Assuming that many engineers and scientists consider certain state-of-the-art AI algorithms and systems (such as LLMs or even GPTs) to be incomprehensibly complex, how can we expect patients, physicians and healthcare providers be well advised to actually using them? In line with past discussions [2], some critical questions need to be addressed such as:

  1. 1.

    What basic value system, if any, should be reflected in AI-based IT systems that are designed to assist in clinical decision making?

  2. 2.

    Why do we need to re-examine communication behavior of humans with intelligent and networked machines?

  3. 3.

    How should IT systems be designed that record and (transparently) display a reproducible path on clinical decision making?

  4. 4.

    How can possible negative side effects in the use of AI-based IT systems be minimized?

  5. 5.

    Who assumes responsibility for damages incurred through the use of AI systems in health care?

  6. 6.

    Where and when can different concepts and models relating to AI-based IT systems be realized in a controlled (certified?) and verifiable manner?

  7. 7.

    How should AI-based IT systems be employed as an empowering tool for all stakeholders involved in the domain of radiology and surgery, in order to enable a wisdom-oriented healthcare system?

As a generic answer to the concerns reflected in these questions would be a concept that each of the prime stakeholders in a patient-oriented health care, e.g., patients, physicians/medical staff, healthcare providers, researchers, will eventually have access to an AI system that has been designed to reflect their specific value system (bias). In the respective AI system, this will primarily be reflected in the algorithmic steps for selecting the relevant corpus of knowledge and the step of parameter tuning of the corresponding machine learning models. In some cases, also the subgroups of the different stakeholder categories will have their specific AI system, for example for different clinical disciplines of physicians such as radiologists and surgeons.

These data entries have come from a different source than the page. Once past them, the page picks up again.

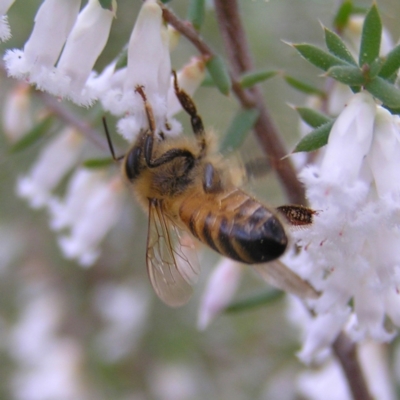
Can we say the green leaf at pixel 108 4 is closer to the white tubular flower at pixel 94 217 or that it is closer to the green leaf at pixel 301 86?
the green leaf at pixel 301 86

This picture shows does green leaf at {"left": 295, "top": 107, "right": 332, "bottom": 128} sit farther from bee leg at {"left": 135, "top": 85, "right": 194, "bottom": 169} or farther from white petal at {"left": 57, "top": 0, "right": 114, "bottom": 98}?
white petal at {"left": 57, "top": 0, "right": 114, "bottom": 98}

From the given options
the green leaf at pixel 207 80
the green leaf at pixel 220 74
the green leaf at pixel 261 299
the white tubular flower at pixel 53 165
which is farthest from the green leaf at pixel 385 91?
the white tubular flower at pixel 53 165

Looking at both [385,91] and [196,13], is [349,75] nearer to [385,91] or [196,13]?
[385,91]

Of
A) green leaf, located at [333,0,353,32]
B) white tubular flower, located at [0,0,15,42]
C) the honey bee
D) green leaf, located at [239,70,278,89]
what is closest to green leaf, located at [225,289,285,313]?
the honey bee

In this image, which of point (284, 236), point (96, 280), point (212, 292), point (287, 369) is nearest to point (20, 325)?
point (96, 280)

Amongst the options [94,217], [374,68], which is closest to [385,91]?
[374,68]

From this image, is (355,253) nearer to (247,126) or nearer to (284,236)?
(284,236)
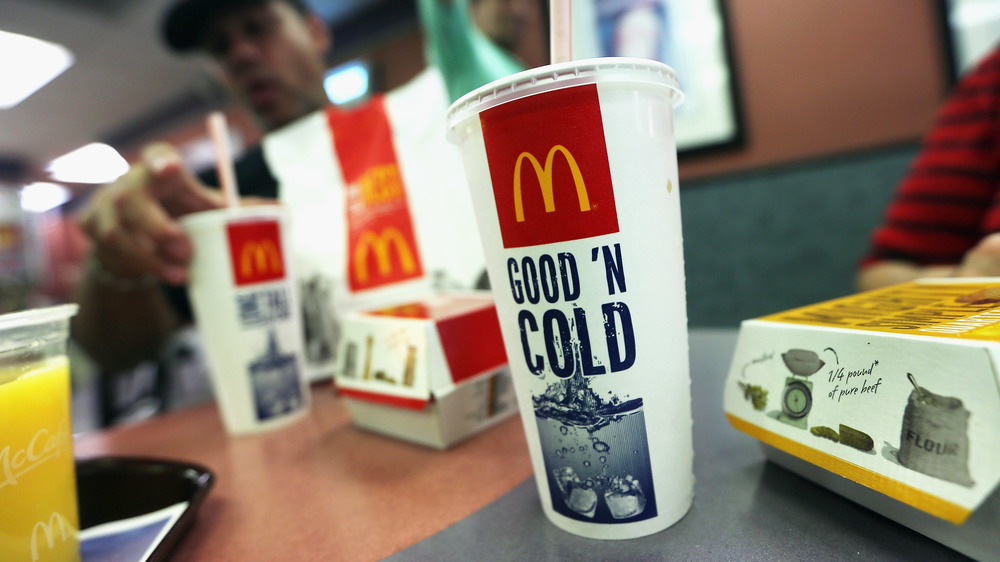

A possible design framework for a stakeholder specific AI system would be a (modest) GPT based on an SLM [6], into which the 10 procedural steps as indicated in Fig. 1 are appropriately mapped. The relevance and the rigor cycle as suggested by Heyner et al. [4] augmented with situational details, for example, described in appropriate domain specific knowledge graphs, could serve as fundamental tools in the design of user specific AI systems. Provided with sufficient training data, the tools and code already publicly available for implementing LLMs can make them a powerful AI assistant in specific areas of radiology and surgery.

Discussion

Questions which surface from the theme of AI and MGM relate to why, how, where and when these methods and tools will impact an increasingly AI-based (biased!) decision-making process in health care.

For example, how can MGM become an enabler for moving from a data-driven machine learning/AI to a model-driven machine learning/AI in Medicine? In particular, how can certain AI concepts such as transparency, predictability, cause-effect reasoning, cooperativeness, agent and safety driven, data and model interoperability be promoted with MGM? Should model-driven machine learning be the basis on a transparent machine intelligence and replace a current rather black box-based artificial intelligence? Finally, what role will a model-based domain evidence play when it comes to verifying, validating and to evaluating AI algorithms?

Market forces will likely determine the granularity level of stakeholder/user specific AI systems as well as the usage of SLM methods and tools in the domain of health care. Special CARS workshops and think tanks are planned as enablers for this new direction for assisting selected parts of medicine, e.g., radiology and surgery. A long term aim of CARS for professionals in these disciplines is a personalized AI system. A fundamental question for the future remains whether society wants a quasi-wisdom-oriented healthcare system based on data-driven intelligence (with AI) or a human curated wisdom, based on model-driven intelligence (with and without AI)?